Fabio Bazzani

Personal information
- Date of birth: 20 October 1976 (age 48)
- Place of birth: Bologna, Italy
- Height: 1.86 m (6 ft 1 in)
- Position(s): Striker

Senior career*
- Years: Team / Apps / (Gls)
- 1994–1996: Boca San Lazzaro / 57 / (30)
- 1996–1997: Sandonà / 32 / (5)
- 1997–1998: Venezia / 2 / (0)
- 1998–1999: Varese / 29 / (3)
- 1999–2000: Arezzo / 31 / (20)
- 2000–2002: Venezia / 39 / (5)
- 2001–2002: → Perugia (loan) / 29 / (10)
- 2002–2007: Sampdoria / 110 / (33)
- 2005: → Lazio (loan) / 15 / (3)
- 2007–2008: Brescia / 21 / (1)
- 2008–2009: Pescara / 14 / (2)
- 2009–2010: SPAL / 27 / (3)
- 2010–2015: Mezzolara / 122 / (50)

International career
- 2003–2004: Italy / 3 / (0)

Managerial career
- 2015–2016: Mezzolara
- 2017–2018: Ascoli (assistant)
- 2019: Venezia (assistant)
- 2020: Perugia (assistant)
- 2021: Correggese
- 2022: Bologna (technical collaborator)

= Fabio Bazzani =

Italian footballer

Fabio Bazzani (/it/; born 20 October 1976) is an Italian football coach and a former player who played as a striker. As a player, he was known in particular for his heading ability, as well his shooting accuracy and physical strength.

==Club career==
===Early career===
After two seasons with amateur side Boca San Lazzaro, Bazzani moved to Serie C2 club Sandonà. In 1997, he was in Serie B team Venezia, but played only twice in the season. He moved to Varese and then Arezzo, where he made an impression scoring 20 goals in 31 matches under the management of Serse Cosmi. In 2000, he returned to Venezia, but scored only five goals in 36 matches.

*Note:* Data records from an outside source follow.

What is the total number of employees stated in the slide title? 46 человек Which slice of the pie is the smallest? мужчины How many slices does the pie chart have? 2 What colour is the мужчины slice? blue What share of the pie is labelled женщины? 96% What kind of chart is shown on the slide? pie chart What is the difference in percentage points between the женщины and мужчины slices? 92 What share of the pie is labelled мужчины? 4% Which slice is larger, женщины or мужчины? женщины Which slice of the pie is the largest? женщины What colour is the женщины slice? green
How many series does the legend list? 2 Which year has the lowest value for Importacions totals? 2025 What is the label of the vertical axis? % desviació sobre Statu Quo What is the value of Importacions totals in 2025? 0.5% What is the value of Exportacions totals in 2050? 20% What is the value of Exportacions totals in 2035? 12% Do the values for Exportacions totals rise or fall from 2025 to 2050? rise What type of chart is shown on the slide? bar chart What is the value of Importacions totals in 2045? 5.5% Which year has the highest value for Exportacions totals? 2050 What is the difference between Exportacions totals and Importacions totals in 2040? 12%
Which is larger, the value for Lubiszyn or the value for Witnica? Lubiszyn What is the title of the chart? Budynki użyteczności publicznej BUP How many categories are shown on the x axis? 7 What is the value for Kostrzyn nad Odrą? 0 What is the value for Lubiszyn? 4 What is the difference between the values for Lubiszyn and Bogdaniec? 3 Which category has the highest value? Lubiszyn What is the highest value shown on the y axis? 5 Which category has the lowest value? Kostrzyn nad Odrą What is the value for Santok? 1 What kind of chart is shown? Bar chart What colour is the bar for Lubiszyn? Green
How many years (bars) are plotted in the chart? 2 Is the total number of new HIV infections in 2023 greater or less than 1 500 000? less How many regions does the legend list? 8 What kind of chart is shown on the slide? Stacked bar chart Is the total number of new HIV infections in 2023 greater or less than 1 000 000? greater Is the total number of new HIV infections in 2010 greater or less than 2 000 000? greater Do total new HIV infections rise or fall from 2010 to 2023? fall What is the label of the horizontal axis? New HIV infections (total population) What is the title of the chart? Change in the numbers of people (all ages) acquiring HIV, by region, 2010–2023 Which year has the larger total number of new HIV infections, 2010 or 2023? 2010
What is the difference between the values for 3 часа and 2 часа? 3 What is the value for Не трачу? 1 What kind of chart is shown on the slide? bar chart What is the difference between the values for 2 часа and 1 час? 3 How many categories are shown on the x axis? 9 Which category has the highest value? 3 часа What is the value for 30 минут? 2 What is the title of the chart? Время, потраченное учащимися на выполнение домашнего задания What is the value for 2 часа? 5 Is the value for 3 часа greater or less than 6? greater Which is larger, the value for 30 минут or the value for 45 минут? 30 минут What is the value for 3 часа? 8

In 2001, he rejoined his former coach Cosmi when he signed with Serie A side Perugia, where he scored ten goals.

===Sampdoria===
In 2002, he moved to Sampdoria, where he scored 16 goals in his first season with the blucerchiati in Serie B and 13 goals in his second campaign with Sampdoria, when in Serie A. During his second season with Sampdoria, he was capped three times in the Italian team. He was loaned to Lazio in exchange for Simone Inzaghi in January 2005, but failed to impress with the biancazzurri and returned to Sampdoria at the end of the season.

===Later career===
On 14 June 2007, he was signed by Brescia on a free transfer. He had originally signed for Livorno but the move was cancelled, following protests by the amaranto supporters who did not want the player in their team.

On 26 July 2009, he signed a one-year contract with SPAL. He played his first game for the club on 3 August, a 2–1 win to Como at Coppa Italia. He also played the next two Coppa Italia matches, scored nil.
On 1 July 2010, he moved to Mezzolara, in Serie D.

==International career==
Bazzani made his senior international debut for Italy on 12 November 2003, under Giovanni Trapattoni, in a 3–1 friendly defeat against Poland in Warsaw; he made two more appearances for Italy, with his final appearance coming in a 2–0 friendly loss to Iceland in Reykjavík, on 18 August 2004, under Marcello Lippi.

==Coaching career==
He started his coaching career upon retiring from playing, staying at Mezzolara.

On 14 May 2021, he was appointed head coach of Serie D club Correggese. His contract expired at the end of the 2020–21 season and he left the club.

On 2 January 2022, he was hired by Bologna as a technical collaborator. On 23 May 2022, Bazzani announced his departure from Bologna.

==Personal life==
Bazzani has been married since 2005 to Italian showgirl and television personality Alessia Merz, with whom he had a son and a daughter.